In a second round of dialogue, the user inputs the content 520 “Tell me what you know about film A” in the dialogue interface. In response to the content 520, the image processing system generates the target image 532 and the explanation data thereof “I have generated an image about film A, you can find it at images/bbb.png. Regarding your question, film A is a science fiction movie about the battles and adventures of the forces in the galaxy.” using the method 300 of the embodiments of the present disclosure. The combination of the target image 532 and the explanation data thereof is used as the response 530 to the user input content 520.
In the third round of dialogue, the user inputs the content 540 “Change the background of the image of film A that you just generated into a starry sky” in the dialogue interface. In response to the content 540, the image processing system generates the target image 552 and the explanation data thereof “I have changed the background of the image of film A into a starry sky using an image editing tool, and the path of the new image is image/ccc.png.” using the method 300 of the embodiments of the present disclosure. The combination of the target image 552 and the explanation data thereof is used as the response 550 to the user input content 540.
In the fourth round of dialogue, the user inputs the content 560 “Make the whole image more colorful” in the dialogue interface. In response to the content 560, the image processing system generates the target image 572 and the explanation data thereof “The image has been made more colorful using an image editing tool, and the path of the new image is image/ddd.png.” using the method 300 of the embodiments of the present disclosure. The combination of the target image 572 and the explanation data thereof is used as the response 570 to the user input content 560.
In the fifth round of the dialogue, the user inputs the content 580 in the dialogue interface “No, I mean make the image of film A more colorful”. In response to the content 580, the image processing system generates the target image 592 and the explanation data thereof “Okay, the film A image has been made more colorful using an image editing tool, and the path of the new image is image/eee.png.” using the method 300 of the embodiments of the present disclosure. The combination of the target image 592 and the explanation data thereof is used as the response 590 to the user input content 580.
══════════
THE PROBLEM
Extend the description above of the dialogue rounds with the image processing system, picking up after its final sentence. The records that follow come from a separate source and are unrelated to the text.

EXTRACTED MATERIAL
══════════
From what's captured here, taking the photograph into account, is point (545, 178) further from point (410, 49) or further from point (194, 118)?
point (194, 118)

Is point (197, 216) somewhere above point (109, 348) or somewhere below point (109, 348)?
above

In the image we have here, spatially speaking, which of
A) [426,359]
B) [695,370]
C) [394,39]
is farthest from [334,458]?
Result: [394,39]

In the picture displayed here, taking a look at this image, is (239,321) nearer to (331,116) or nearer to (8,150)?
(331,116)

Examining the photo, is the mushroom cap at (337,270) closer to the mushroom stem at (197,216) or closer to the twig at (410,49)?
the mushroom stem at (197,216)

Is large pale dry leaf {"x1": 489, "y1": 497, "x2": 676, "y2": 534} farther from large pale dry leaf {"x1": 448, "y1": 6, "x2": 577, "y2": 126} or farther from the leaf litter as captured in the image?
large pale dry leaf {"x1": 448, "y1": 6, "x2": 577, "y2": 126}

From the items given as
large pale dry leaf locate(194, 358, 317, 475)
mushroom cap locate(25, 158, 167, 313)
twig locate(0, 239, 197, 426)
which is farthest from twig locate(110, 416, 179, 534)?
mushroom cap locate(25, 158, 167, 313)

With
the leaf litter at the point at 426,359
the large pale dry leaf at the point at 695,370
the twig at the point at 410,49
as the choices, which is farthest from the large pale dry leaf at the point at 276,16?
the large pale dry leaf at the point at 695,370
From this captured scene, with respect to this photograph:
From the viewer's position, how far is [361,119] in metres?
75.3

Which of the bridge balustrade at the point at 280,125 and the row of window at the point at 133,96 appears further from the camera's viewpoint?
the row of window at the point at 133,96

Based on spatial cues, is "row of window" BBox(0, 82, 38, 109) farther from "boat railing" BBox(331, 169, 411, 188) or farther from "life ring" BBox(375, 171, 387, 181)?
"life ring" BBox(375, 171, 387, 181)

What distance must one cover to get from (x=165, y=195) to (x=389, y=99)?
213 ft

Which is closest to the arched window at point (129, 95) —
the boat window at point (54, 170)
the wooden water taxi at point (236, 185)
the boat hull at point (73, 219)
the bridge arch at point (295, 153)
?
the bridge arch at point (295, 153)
══════════
ANSWER BELOW
According to embodiments of the present disclosure, the image processing system can carry out multiple rounds of interaction with the user without limiting the number of rounds, and continuously guide the user to express complete and precise real requirement during the interaction, and gradually approach the ideal result that satisfies the user's requirement in multiple steps, by which both the image generating task and the image editing task can be completed, and the universality of the AI image creation application is significantly improved.
The image processing system according to the embodiments of the present disclosure uses the capabilities of the large language model, and does not require the user to perform specific learning, the user can communicate with the system using natural language, which greatly reduces the usage barrier of AI image creation.
In each step or module that uses a large language model, the effect of using the large language model may be further improved by means of prompt optimization, in-context (context examples) learning, etc. For example, the large language model may be first called without using context examples, and the processing effect of the large language model on each type of task is evaluated. Context examples may be constructed for the type of task with poor effect to improve the processing effect of the large language model on the type of task.
According to embodiments of the present disclosure, there is provided an image generating apparatus.
The obtaining module 610 is configured to obtain current dialogue data, wherein the current dialogue data comprises user input data of the current round of dialogue and historical dialogue data of the historical round of dialogue.
The first determining module 620 is configured to determine a requirement type of the user in the current round of dialogue based on the current dialogue data.
The second determining module 630 is configured to determine an action sequence for implementing the image processing requirement in response to the requirement type being an image processing requirement, wherein the action sequence comprises at least one image processing action.
The executing module 640 is configured to execute the action sequence to generate a target image.
The generating module 650 is configured to generate response data corresponding to the user input data based on the target image.
According to embodiments of the present disclosure, there is provided a conversational image generating method, and a user may engage in multiple rounds of interaction with the image processing system in a conversational manner.
In each round of dialogue, based on the current user input data and the context information (i.e., the historical dialogue data), the image processing requirement of the user is automatically identified, the corresponding action sequence is executed to obtain the target image, and the target image is returned to the user as the response data of the current round of dialogue.
The user can complete image processing by engaging in multiple rounds of natural language conversation with the system with no requirement of specialized learning, which greatly reduces the usage barrier and improves the efficiency and convenience of image processing.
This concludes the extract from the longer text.